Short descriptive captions
★ ★ ★ ★

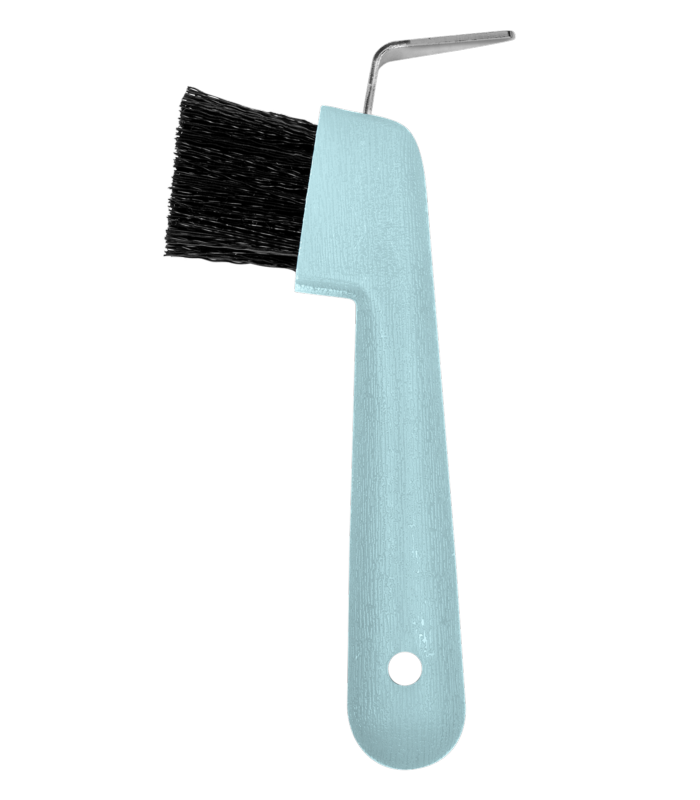 WALDHAUSEN - Cure Pied avec Manche Plastique et Brosse NOIR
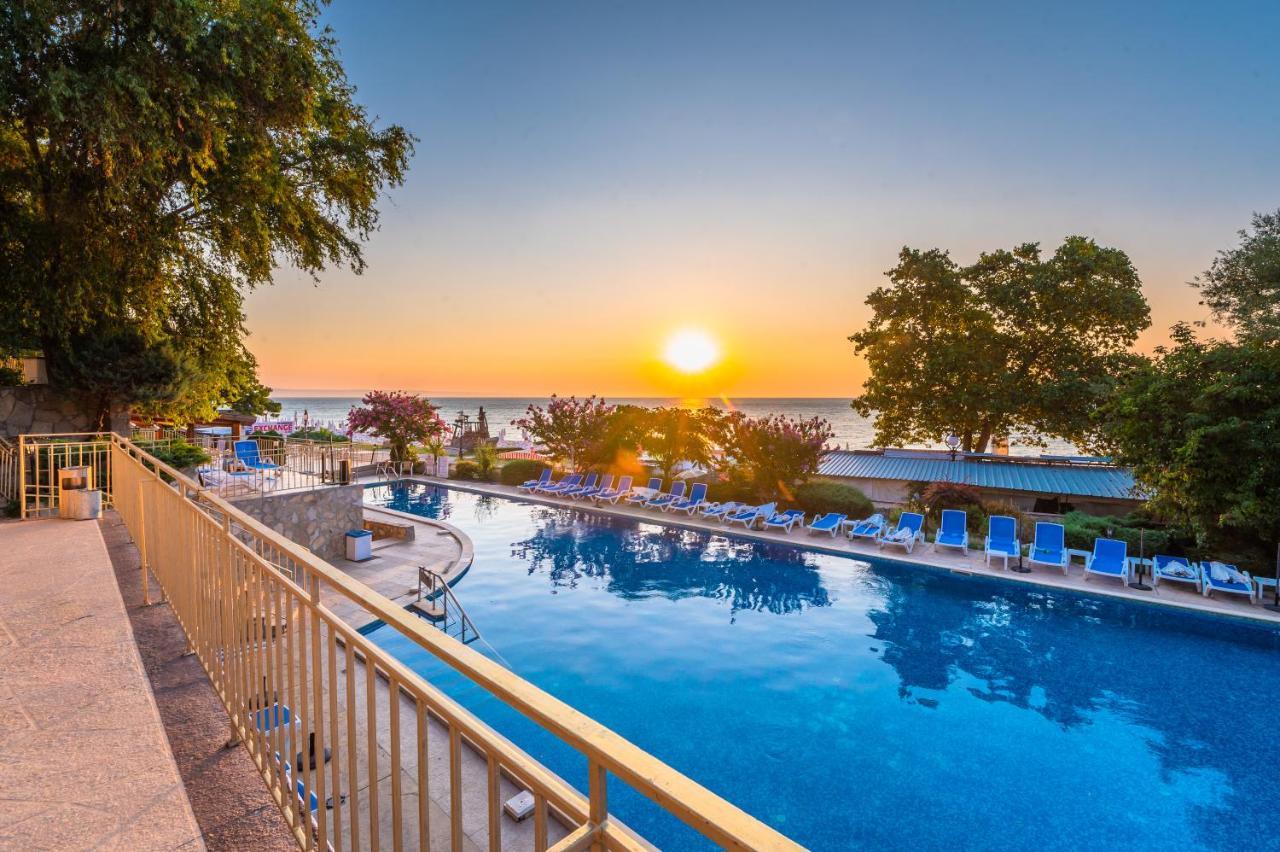 Elpida Hotel Altın Kumlar Dış mekan fotoğraf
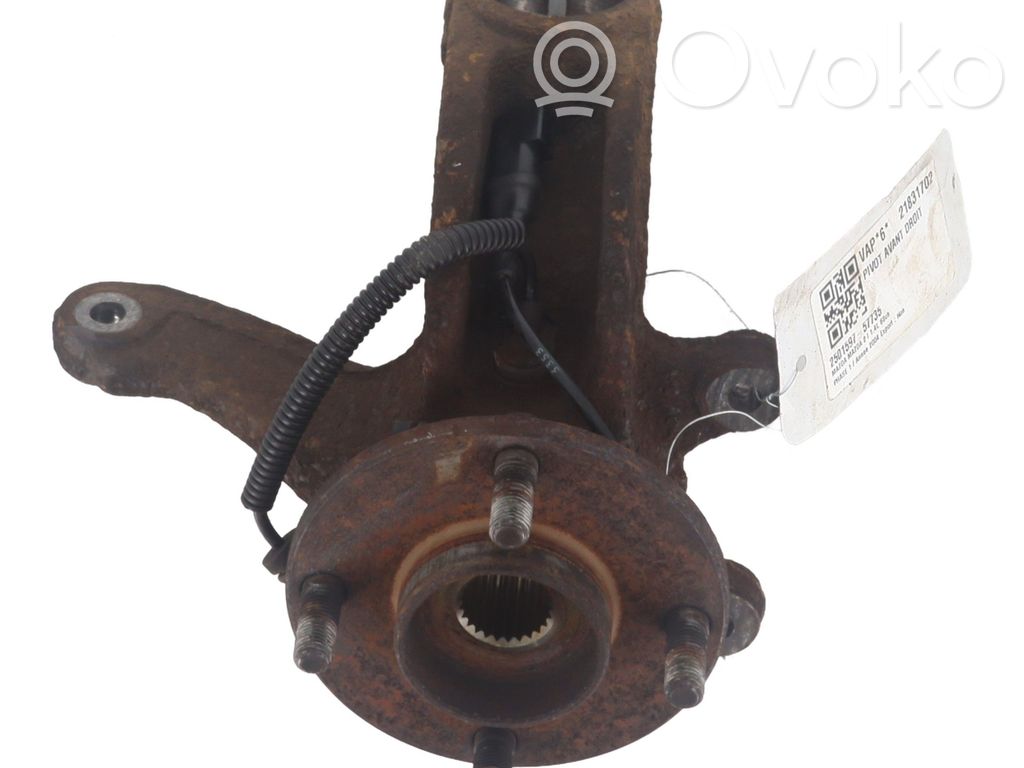 Achsschenkel vorne   DD323302XA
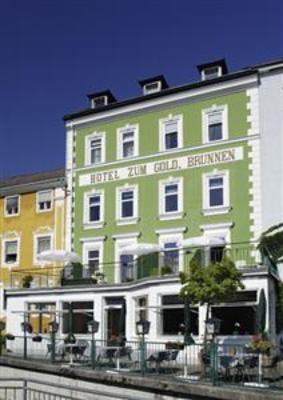 фото отеля Keramikhotel Goldener Brunnen Gmunden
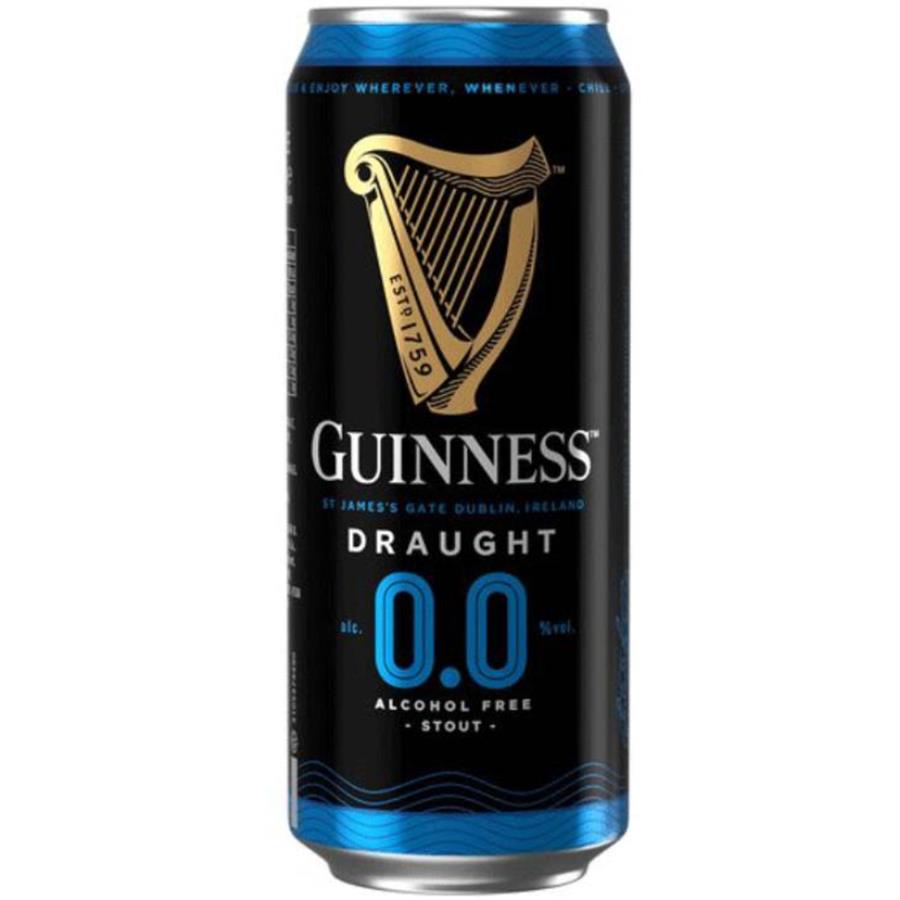 Guiness Zero Cans - 440ml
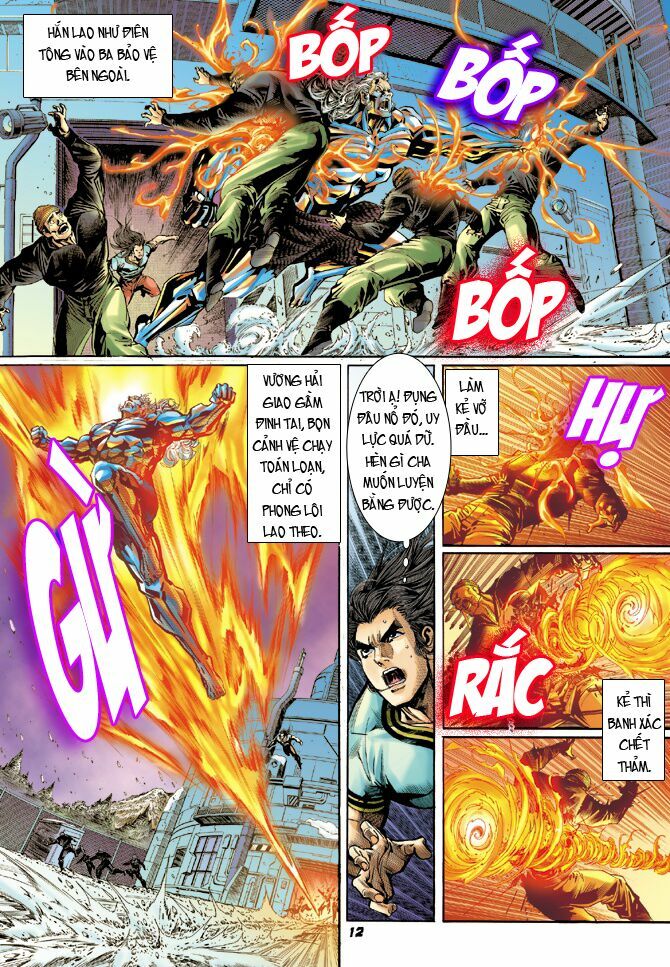 Tân Tác Long Hổ Môn Chapter 21 - Trang 10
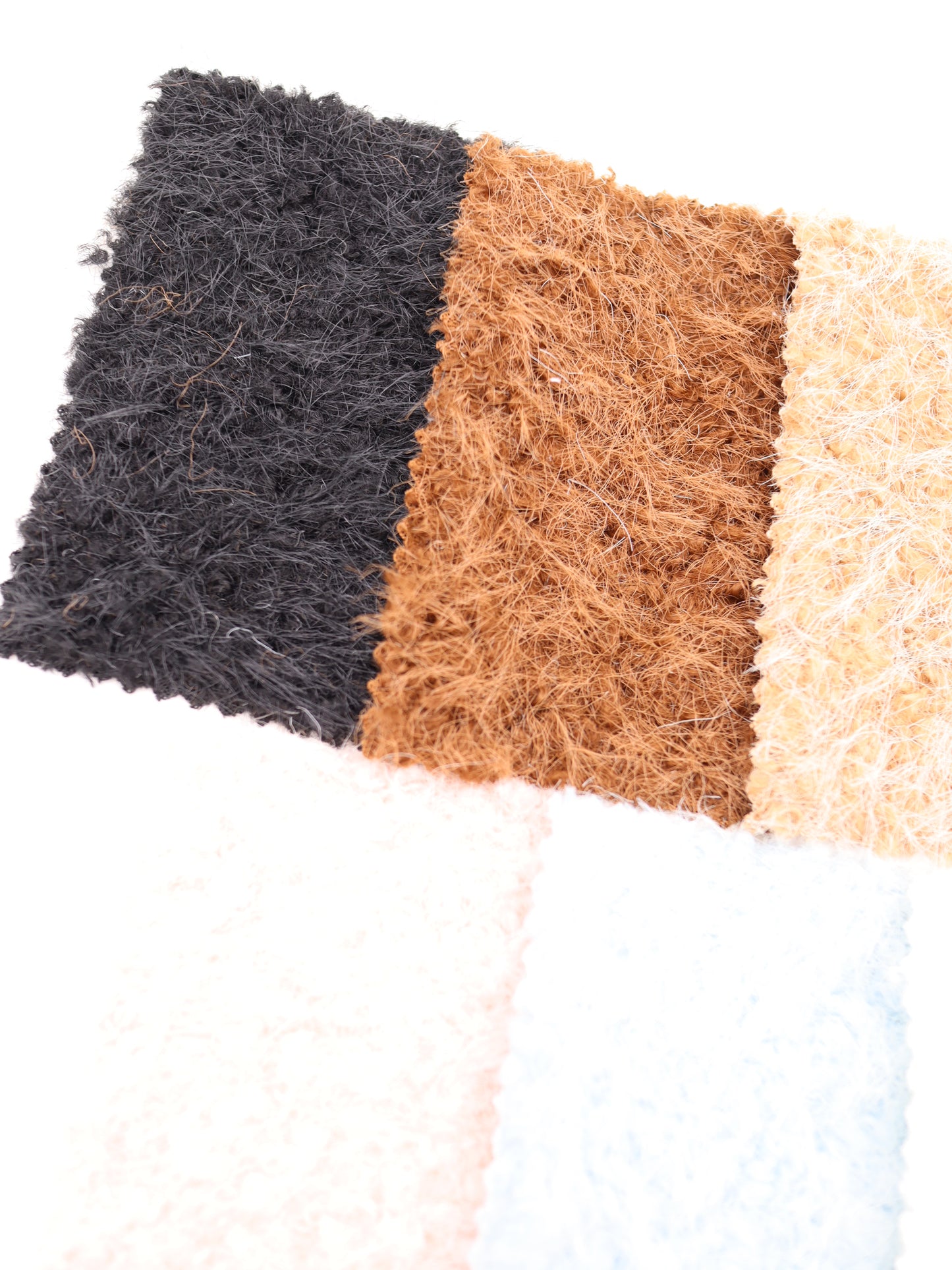 【25AW-034】ふわふわシャギーループニット　/0.5ｙあたり=～975円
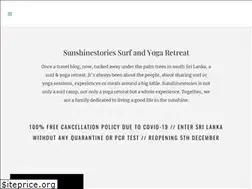 Sites similar to sunshinestories.com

★ ★ ★ ★

▶ _About this exercise_
Update every one of the lines above by replacing "Cans" with "Bottles", keeping everything else the same. Leave out the pictures and give only the text.

▶ _Response for this exercise_
 WALDHAUSEN - Cure Pied avec Manche Plastique et Brosse NOIR
 Elpida Hotel Altın Kumlar Dış mekan fotoğraf
 Achsschenkel vorne   DD323302XA
 фото отеля Keramikhotel Goldener Brunnen Gmunden
 Guiness Zero Bottles - 440ml
 Tân Tác Long Hổ Môn Chapter 21 - Trang 10
 【25AW-034】ふわふわシャギーループニット　/0.5ｙあたり=～975円
 Sites similar to sunshinestories.com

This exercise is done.